§ **Action item**
Continue the piece about Garibaldi biscuits below, carrying on from its final sentence rather than from the listing that follows it.

For several years now, I have intended, on
July 4, to invite you to celebrate with me the birthday (in 1807) of Giuseppe
Garibaldi, the Italian leader who played a significant role
in the unification of Italy. His birthday is regularly eclipsed by some other
pesky Fourth of July celebration, however, and Garibaldi gets forgotten.
Today,
I intend to honor his birthday a little belatedly. There is nothing political
in my motivation, I assure you, but it is a marvelous excuse to celebrate the
biscuits named for him, which were a favourite in my childhood. I have no idea
how ‘Garibaldi Biscuits’ came to be so named. As a child, we know them as ‘squashed
fly biscuits.’
Garibaldi
biscuits are made according to a common theme of enclosing currants or other
dried fruit in pastry – a time-honoured way to use up scraps left over from
making pies or tarts. In 1861, so the story goes, the English biscuit company
Peek Freans released the commercial biscuit and named it after the popular Italian
folk hero, who was also quite popular in the North of England (I am not sure
about the South, which has always felt itself to be a bit more upper class.) My
favourite version of the creation myth is that Guiseppe 'invented' his biscuit when he accidentally sat on an Eccles Cake - which is a very plump version of the same idea.
Should you wish to make your own, here is a recipe
from an Australian source, of all things (perhaps an expatriate Pom couldn’t get
the commercial variety in the 1940’s, and was forced to attempt them at home?

§ **Supplied material**
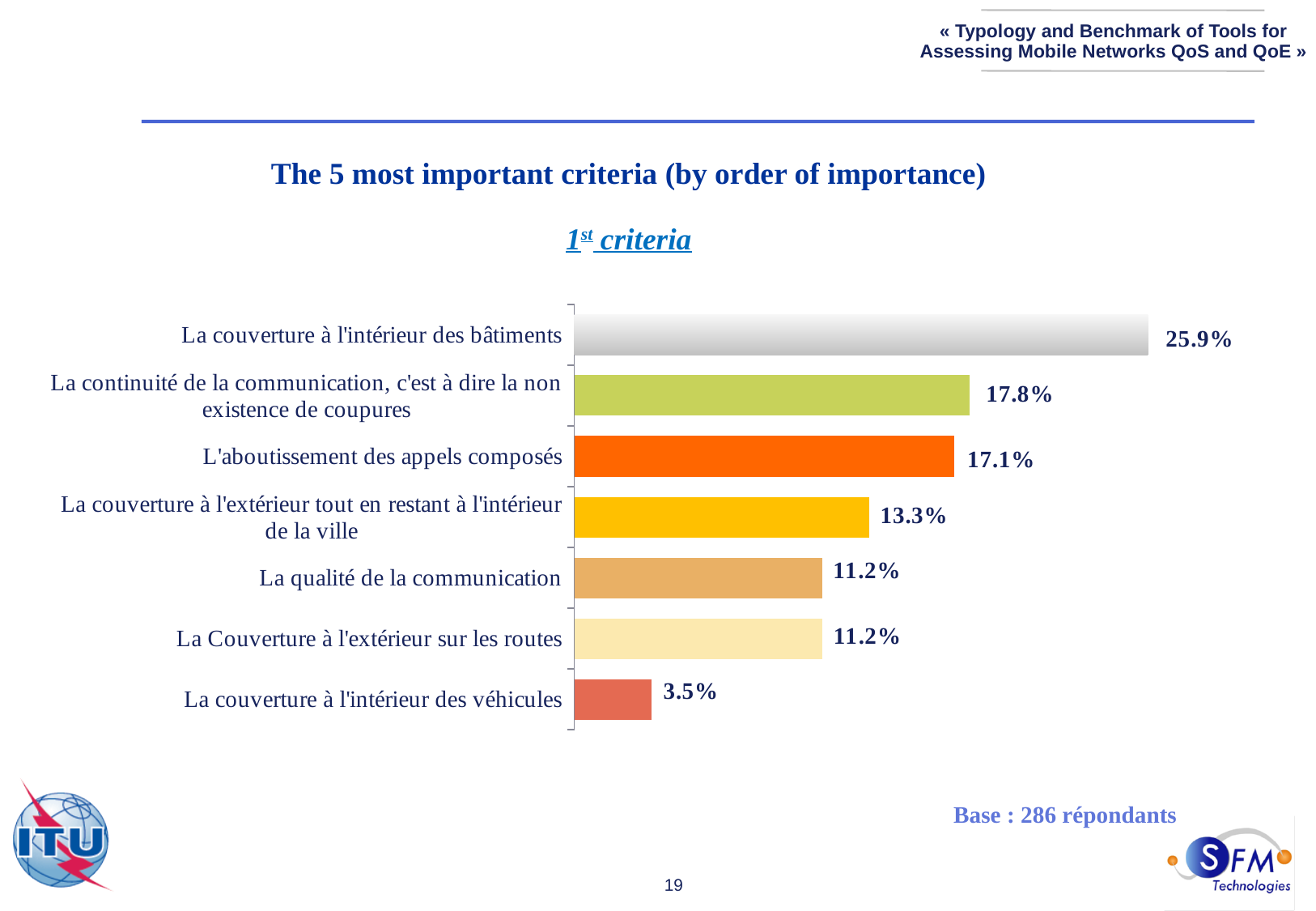
Which is larger: the value for "La continuité de la communication, c'est à dire la non existence de coupures" or for "L'aboutissement des appels composés"? La continuité de la communication, c'est à dire la non existence de coupures What is the value for "L'aboutissement des appels composés"? 17.1% What is the value for "La couverture à l'intérieur des bâtiments"? 25.9% What is the value for "La qualité de la communication"? 11.2% How many categories are shown in the chart? 7 What is the difference between the values for "La couverture à l'intérieur des bâtiments" and "La continuité de la communication, c'est à dire la non existence de coupures"? 8.1% What is the value for "La couverture à l'intérieur des véhicules"? 3.5% Which category has the lowest value? La couverture à l'intérieur des véhicules What is the difference between the values for "La couverture à l'extérieur tout en restant à l'intérieur de la ville" and "La couverture à l'intérieur des véhicules"? 9.8% What kind of chart is shown on the slide? Bar chart Which category has the highest value? La couverture à l'intérieur des bâtiments What is the base (number of respondents) stated on the slide? 286 répondants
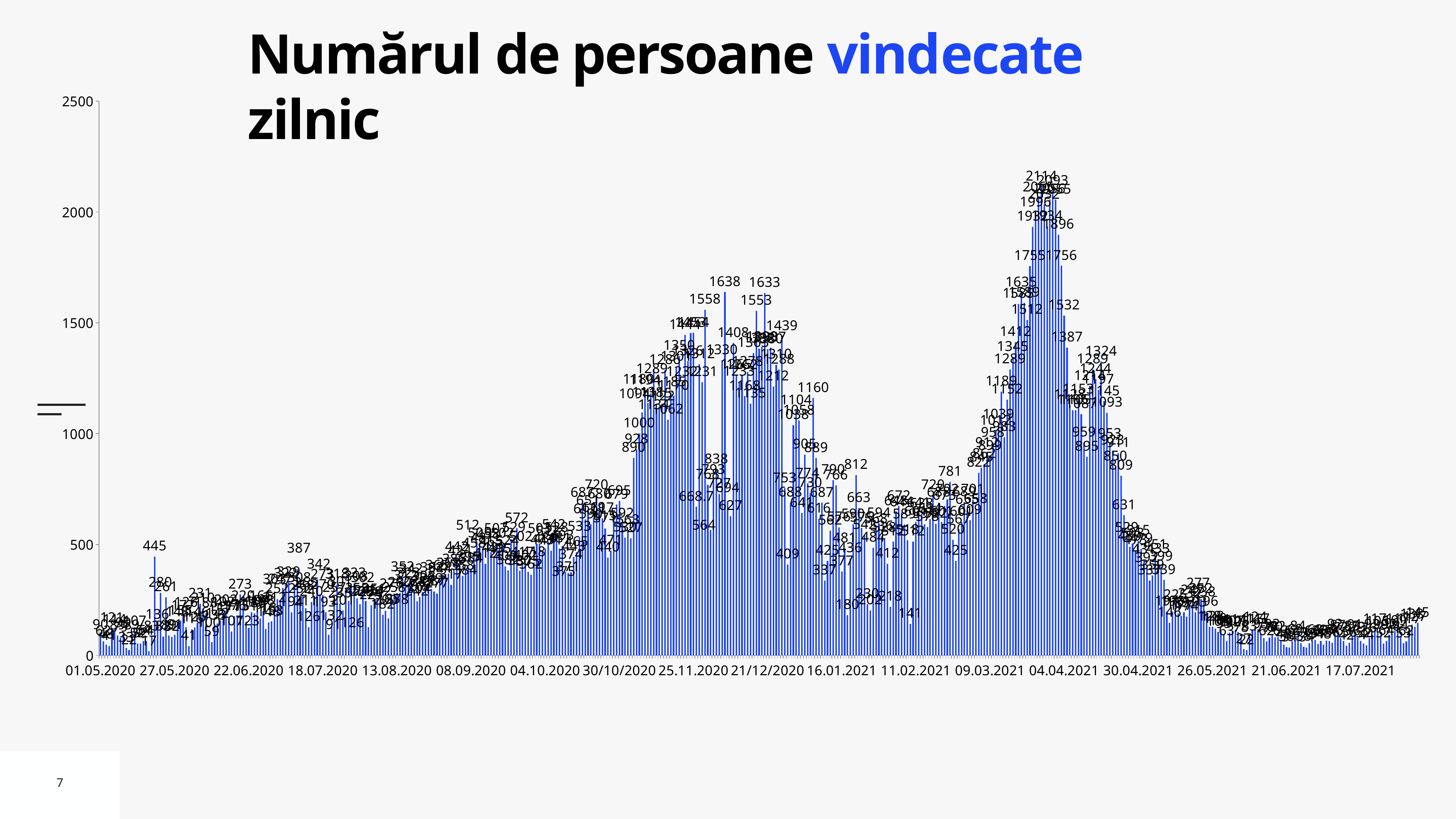
Is the highest bar on the chart greater or less than 2000? greater What is the first date label on the horizontal axis? 01.05.2020 What kind of chart is shown on the slide? bar chart Which is larger, the peak labelled 2114 around April 2021 or the peak labelled 1638 around December 2020? 2114 Are the bars around 17.07.2021 greater or less than 500? less Do the values rise or fall between 04.04.2021 and 30.04.2021? fall What is the title of the chart on the slide? Numărul de persoane vindecate zilnic What is the difference between the labelled values 445 and 387 in the first part of the chart? 58 What is the highest value labelled on the chart? 2114 What is the highest value shown on the vertical axis? 2500 Do the values rise or fall between 09.03.2021 and 04.04.2021? rise What is the difference between the peak value 2114 and the earlier peak value 1638? 476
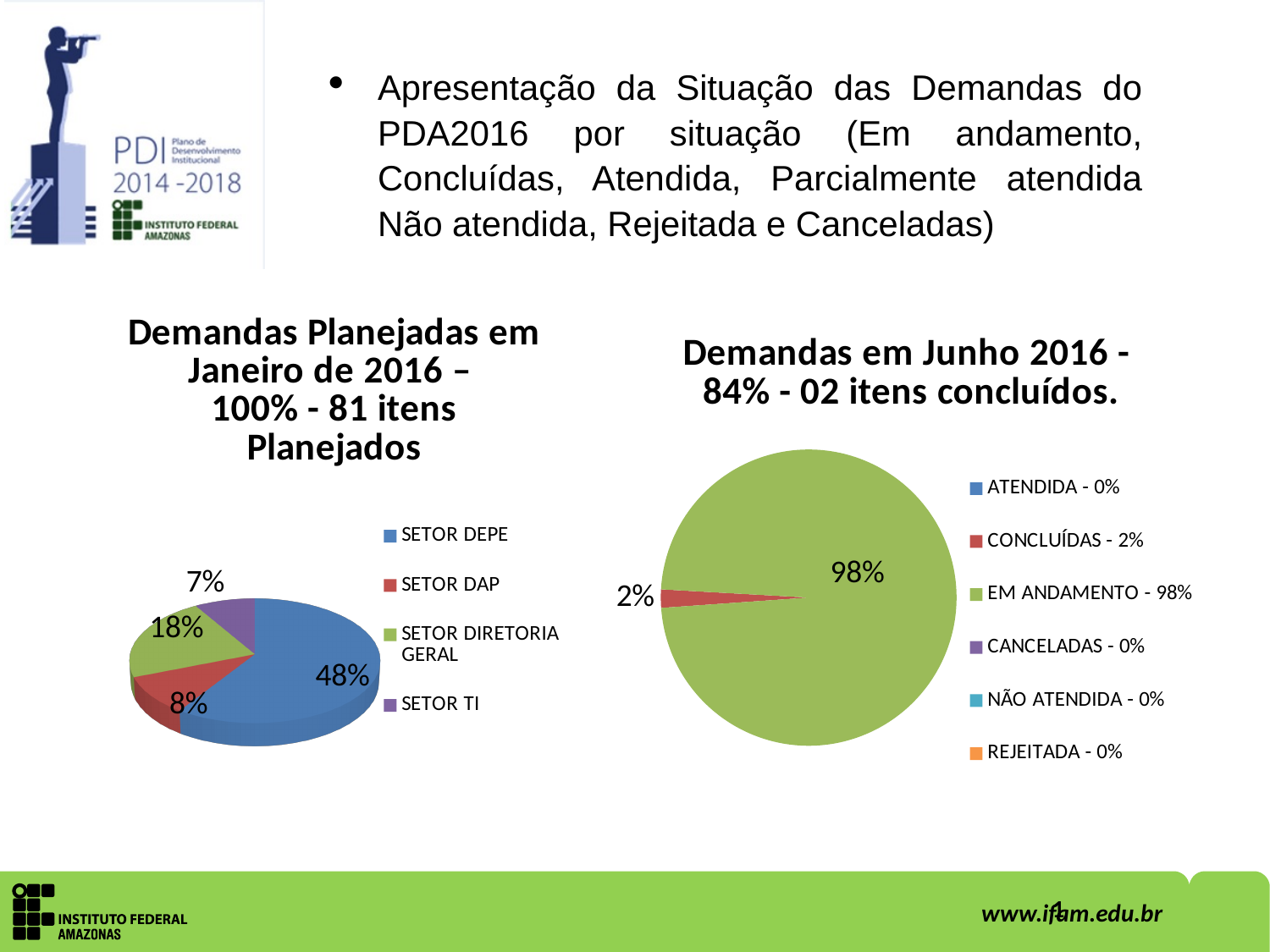
In the left chart 'Demandas Planejadas em Janeiro de 2016', what share is shown for SETOR DIRETORIA GERAL? 18% In the right chart 'Demandas em Junho 2016', what share is shown for EM ANDAMENTO? 98% In the left chart 'Demandas Planejadas em Janeiro de 2016', how many sectors does the legend list? 4 What kind of chart is the 'Demandas Planejadas em Janeiro de 2016' chart on the left? Pie chart In the left chart 'Demandas Planejadas em Janeiro de 2016', what share is shown for SETOR TI? 7% In the right chart 'Demandas em Junho 2016', how many categories does the legend list? 6 In the left chart 'Demandas Planejadas em Janeiro de 2016', which sector has the largest slice? SETOR DEPE In the left chart 'Demandas Planejadas em Janeiro de 2016', which sector has the smallest slice? SETOR TI In the left chart 'Demandas Planejadas em Janeiro de 2016', what is the difference between the SETOR DEPE share and the SETOR DAP share? 40% In the right chart 'Demandas em Junho 2016', which category is larger, CONCLUÍDAS or EM ANDAMENTO? EM ANDAMENTO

§ **Result of this exercise**
Garibaldi
Biscuits
Take
four oz. of self-raising flour, one oz. of margarine or butter, one oz. cf
sugar one oz. of chopped sultanas, or raisins a pinch of salt and milk to mix.
Chop up the sultanas or stoned raisins. Sieve the flour and salt into a basin.
Rub in the margarine or butter and add the sugar. Mix to a very stiff paste,
using as little milk as possible. It is better to do the mixing with the hand,
and knead the ingredients together. By this way it is much easier to keep the
mixture firm, and net too wet. Roll out on to a floured board to about an
eighth of an inch in thickness. Cut the paste in half, and on one half spread
over the chopped sultanas. Then place the other half of the paste on top and
again roll out to an eighth of an inch in thickness. With a sharp knife cut
into fingers, or use a pastry cutter to make circles. Place on a well-greased
baking sheet and bake in a moderately hot oven for 15 minutes.
Nambour
Chronicle and North Coast Advertiser (Qld.) January 18,
1946.
I
have even less idea about the origin of the sauce which also bears his name:
Garibaldi
Sauce.
Prepare
a Génoise sauce* made with meat or fish basis, flavor it with a suspicion of
pounded garlic and curry powder, finely chopped capers, and anchovy essence or
paste to which a little chili vinegar should be added, just enough to flavor.
Careful blending of the above named flavoring ingredients is essential when
making this sauce.
*Génoise Sauce:
Melt an ounce of butter in a stewpan, and fry in it a sliced onion, a shallot,
half a clove of garlic and a small bouquet garni, add a glass of Burgundy, and
let simmer until the onions are done, then add a pint of Espagnole sauce, and let
simmer gently for ten minutes. Strain through a fine sieve or tammy, add a
pinch of mignonette pepper, and a teaspoonful of anchovy essence, and use as
directed.
The
Book of Sauces, (Chicago, c1915) by Charles Herman
Senn.
3 comments:
They were also known as 'Squashed Fly Biscuits' in our house ;)
Hi Emma, where are you from?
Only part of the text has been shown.